Today's Political Notebook section of the JG briefly discusses my letter to the election board regarding Matt Kelty's campaign finance violation:
The Allen County Election Board might meet again to talk about the campaign finances of Republican mayoral nominee Matt Kelty.

The board is investigating a complaint that Kelty failed to properly disclose a $1,000 donation before the primary election. Jeff Pruitt, an author of a local left-leaning blog, asked the board Monday to investigate Kelty for not reporting a $1,000 donation given by Dan Turkette, the author of a local right-leaning blog.

Kelty’s most recent campaign filing shows he received $1,000 from Turkette on May 3. State law requires candidates to report contributions $1,000 or larger received after the pre-primary deadline of April 13 and two days before the election of May 8. Kelty did report several other large donations before the primary. The reports are due within 48 hours of a candidate receiving it.

Kelty on Tuesday filed the proper form listing Turkette’s May contribution, although he dated it Oct. 4.

Andy Downs, Democratic election board member, said the matter will be investigated and could result in a fine of up to $100. The board previously agreed to more strictly enforce deadlines.

Readers could interpret this complaint as some blog-war between myself and Dan Turkette. That could not be further from the truth. While we don't agree on some issues we are respectful of one another and this complaint had nothing to do with Dan - it just so happened his contribution was the one that wasn't reported.

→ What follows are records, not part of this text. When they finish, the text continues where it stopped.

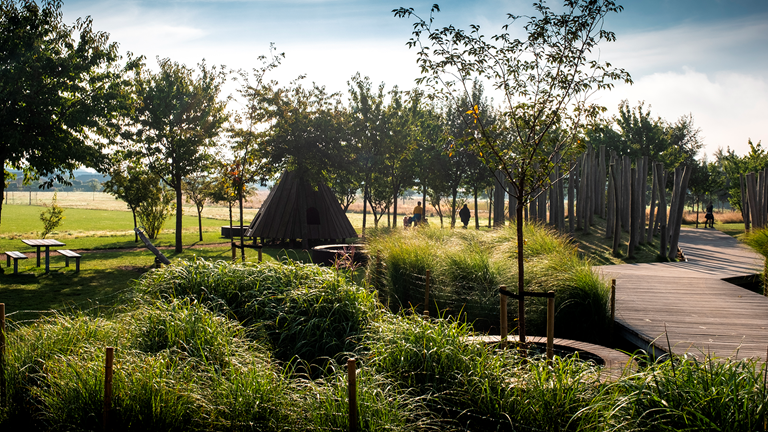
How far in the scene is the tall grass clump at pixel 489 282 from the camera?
6336 mm

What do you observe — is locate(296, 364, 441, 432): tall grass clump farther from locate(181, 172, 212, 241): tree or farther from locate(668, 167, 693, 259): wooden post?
locate(181, 172, 212, 241): tree

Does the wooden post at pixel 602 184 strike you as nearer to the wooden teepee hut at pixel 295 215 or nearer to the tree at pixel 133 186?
the wooden teepee hut at pixel 295 215

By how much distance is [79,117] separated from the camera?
11.6 meters

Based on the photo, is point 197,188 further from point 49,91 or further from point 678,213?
point 678,213

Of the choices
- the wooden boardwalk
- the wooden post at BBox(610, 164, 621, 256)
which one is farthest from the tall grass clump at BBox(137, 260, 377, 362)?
the wooden post at BBox(610, 164, 621, 256)

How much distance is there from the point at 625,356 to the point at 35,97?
13158 millimetres

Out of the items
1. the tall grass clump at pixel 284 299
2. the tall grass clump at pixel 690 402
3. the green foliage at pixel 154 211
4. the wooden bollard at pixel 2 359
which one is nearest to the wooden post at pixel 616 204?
the tall grass clump at pixel 284 299

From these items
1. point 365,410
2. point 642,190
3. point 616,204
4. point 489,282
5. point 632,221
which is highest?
point 642,190

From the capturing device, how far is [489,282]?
6875 millimetres

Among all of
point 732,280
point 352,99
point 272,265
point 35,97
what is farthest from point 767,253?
point 352,99

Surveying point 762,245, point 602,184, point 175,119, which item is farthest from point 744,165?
point 175,119

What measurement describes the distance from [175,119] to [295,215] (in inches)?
218

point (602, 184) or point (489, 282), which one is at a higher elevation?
point (602, 184)

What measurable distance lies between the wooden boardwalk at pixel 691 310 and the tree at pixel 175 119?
13.7 m
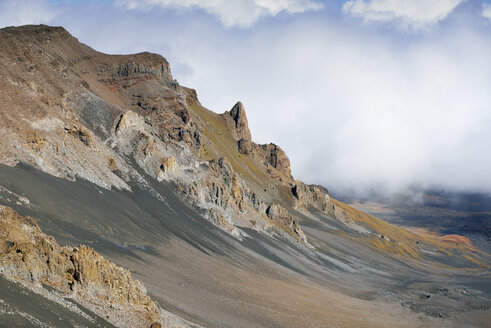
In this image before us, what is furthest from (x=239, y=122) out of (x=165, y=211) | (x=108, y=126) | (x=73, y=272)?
(x=73, y=272)

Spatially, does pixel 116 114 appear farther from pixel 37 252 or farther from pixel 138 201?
pixel 37 252

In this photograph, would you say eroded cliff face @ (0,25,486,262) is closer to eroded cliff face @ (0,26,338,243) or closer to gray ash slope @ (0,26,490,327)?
eroded cliff face @ (0,26,338,243)

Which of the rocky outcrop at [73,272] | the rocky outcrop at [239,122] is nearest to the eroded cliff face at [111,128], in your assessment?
the rocky outcrop at [73,272]

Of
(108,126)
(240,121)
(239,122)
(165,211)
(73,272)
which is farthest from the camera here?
(240,121)

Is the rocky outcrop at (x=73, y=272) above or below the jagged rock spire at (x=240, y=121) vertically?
below

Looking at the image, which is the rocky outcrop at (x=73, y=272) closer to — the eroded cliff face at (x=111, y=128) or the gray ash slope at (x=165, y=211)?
the gray ash slope at (x=165, y=211)

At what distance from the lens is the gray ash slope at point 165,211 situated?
49906mm

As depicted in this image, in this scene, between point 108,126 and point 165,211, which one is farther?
point 108,126

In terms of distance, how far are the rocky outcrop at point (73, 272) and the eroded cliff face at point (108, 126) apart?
29529mm

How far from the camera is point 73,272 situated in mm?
26609

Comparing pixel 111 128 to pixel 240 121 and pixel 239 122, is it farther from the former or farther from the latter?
pixel 240 121

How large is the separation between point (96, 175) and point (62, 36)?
192 feet

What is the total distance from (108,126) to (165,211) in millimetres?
27331

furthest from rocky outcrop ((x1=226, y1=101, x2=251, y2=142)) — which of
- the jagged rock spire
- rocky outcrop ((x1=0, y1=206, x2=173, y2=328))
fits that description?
rocky outcrop ((x1=0, y1=206, x2=173, y2=328))
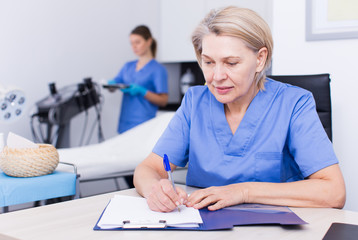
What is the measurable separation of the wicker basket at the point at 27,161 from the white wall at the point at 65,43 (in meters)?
1.64

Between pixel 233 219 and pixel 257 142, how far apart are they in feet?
1.23

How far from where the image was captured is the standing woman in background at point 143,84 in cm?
320

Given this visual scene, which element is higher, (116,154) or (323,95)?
(323,95)

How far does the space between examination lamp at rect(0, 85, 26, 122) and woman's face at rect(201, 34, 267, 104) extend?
844mm

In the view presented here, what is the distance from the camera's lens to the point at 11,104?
1.62 meters

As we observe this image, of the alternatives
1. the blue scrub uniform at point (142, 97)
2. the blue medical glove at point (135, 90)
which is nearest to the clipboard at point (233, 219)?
the blue medical glove at point (135, 90)

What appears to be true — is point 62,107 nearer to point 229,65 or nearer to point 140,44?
point 140,44

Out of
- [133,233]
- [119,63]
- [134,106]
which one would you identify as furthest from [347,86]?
[119,63]

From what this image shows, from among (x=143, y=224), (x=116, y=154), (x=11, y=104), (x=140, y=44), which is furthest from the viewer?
(x=140, y=44)

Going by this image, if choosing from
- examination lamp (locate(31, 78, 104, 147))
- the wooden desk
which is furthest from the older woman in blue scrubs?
examination lamp (locate(31, 78, 104, 147))

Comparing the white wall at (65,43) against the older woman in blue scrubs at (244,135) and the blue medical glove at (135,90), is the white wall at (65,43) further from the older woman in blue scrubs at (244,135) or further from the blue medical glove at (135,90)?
the older woman in blue scrubs at (244,135)

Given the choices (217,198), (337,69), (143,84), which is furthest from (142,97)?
(217,198)

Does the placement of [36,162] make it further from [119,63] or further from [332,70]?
[119,63]

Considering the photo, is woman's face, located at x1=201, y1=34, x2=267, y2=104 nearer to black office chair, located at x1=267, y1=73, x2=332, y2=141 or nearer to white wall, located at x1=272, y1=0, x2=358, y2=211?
black office chair, located at x1=267, y1=73, x2=332, y2=141
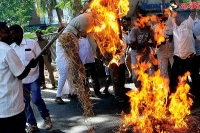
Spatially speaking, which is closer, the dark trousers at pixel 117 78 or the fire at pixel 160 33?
the dark trousers at pixel 117 78

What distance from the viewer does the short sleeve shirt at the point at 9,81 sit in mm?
3896

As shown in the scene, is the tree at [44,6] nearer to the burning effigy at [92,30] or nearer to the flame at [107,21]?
the flame at [107,21]

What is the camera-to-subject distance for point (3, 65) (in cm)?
391

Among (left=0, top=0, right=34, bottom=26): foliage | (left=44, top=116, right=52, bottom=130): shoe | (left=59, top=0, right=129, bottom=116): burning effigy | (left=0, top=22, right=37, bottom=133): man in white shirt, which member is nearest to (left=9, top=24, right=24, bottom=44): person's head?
(left=0, top=22, right=37, bottom=133): man in white shirt

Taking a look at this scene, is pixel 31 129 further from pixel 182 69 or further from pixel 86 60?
pixel 182 69

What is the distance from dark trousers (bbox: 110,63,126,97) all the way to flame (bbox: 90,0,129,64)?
1884 millimetres

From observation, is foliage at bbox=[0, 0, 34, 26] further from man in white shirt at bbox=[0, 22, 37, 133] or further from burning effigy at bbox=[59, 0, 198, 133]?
man in white shirt at bbox=[0, 22, 37, 133]

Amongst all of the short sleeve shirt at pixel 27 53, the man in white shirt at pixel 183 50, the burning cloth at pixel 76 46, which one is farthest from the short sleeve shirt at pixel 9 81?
the man in white shirt at pixel 183 50

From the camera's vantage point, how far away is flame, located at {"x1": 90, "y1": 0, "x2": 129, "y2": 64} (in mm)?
4332

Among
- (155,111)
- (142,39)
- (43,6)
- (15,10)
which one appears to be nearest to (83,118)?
(155,111)

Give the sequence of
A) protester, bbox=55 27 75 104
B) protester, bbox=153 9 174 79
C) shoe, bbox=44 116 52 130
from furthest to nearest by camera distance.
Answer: protester, bbox=55 27 75 104 → protester, bbox=153 9 174 79 → shoe, bbox=44 116 52 130

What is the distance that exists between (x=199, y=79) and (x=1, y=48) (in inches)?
200

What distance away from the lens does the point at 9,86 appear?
13.1 feet

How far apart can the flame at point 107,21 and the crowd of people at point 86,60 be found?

Let me just say that the election board should investigate the matter and not simply declare this a "late filing". This was not late - it was never filed at all. It would have never been filed had I not made this public. Let me try and break away from the current Kelty campaign finance issues and discuss the election board in general.

This board does a great disservice to all candidates when it refuses to adhere to state campaign finance laws. The board never fines candidates and thus nobody is ever held accountable. So when a major issue/complaint does come forward there is precedent for ignoring it and calling it business as usual. If you ignore the minor violations but try to clamp down on the major ones, someone will always claim they are the victim of a partisan witch hunt. My advice to the election board would be to enforce all laws and draft a set of written procedures that tell candidates when they will be fined and what that fine will be.

2 comments:

J Q Taxpayer said...

The "witch hunt" will always be raised but your point is very valid.

Heck, how about trying to track money people donate right to the person, then donate more via the local party, then even more through the state party, and then they use PACs. Heck, I trust a person more who just sends in the check in his name then the ones who slide behind all the walls they can find.

Again, limit the funds a person/company can make, in total, to a given person. Not make it "how many ways can I hide!"

Phil Marx said...

Jeff,

I disagree with your asessment that this was missing information, rather than late information. The donation was reported on the form that you received from ACEB. That information came directly from the Kelty campaign. If it was not in that report, you probably never would have known about it yourself.

Although without your attention we probably never would have realized this information was being given to us late, the fact that Dan Turkette gave Kelty $1000 was there for everyone to see. You didn't point out missing information, just that that information was released late.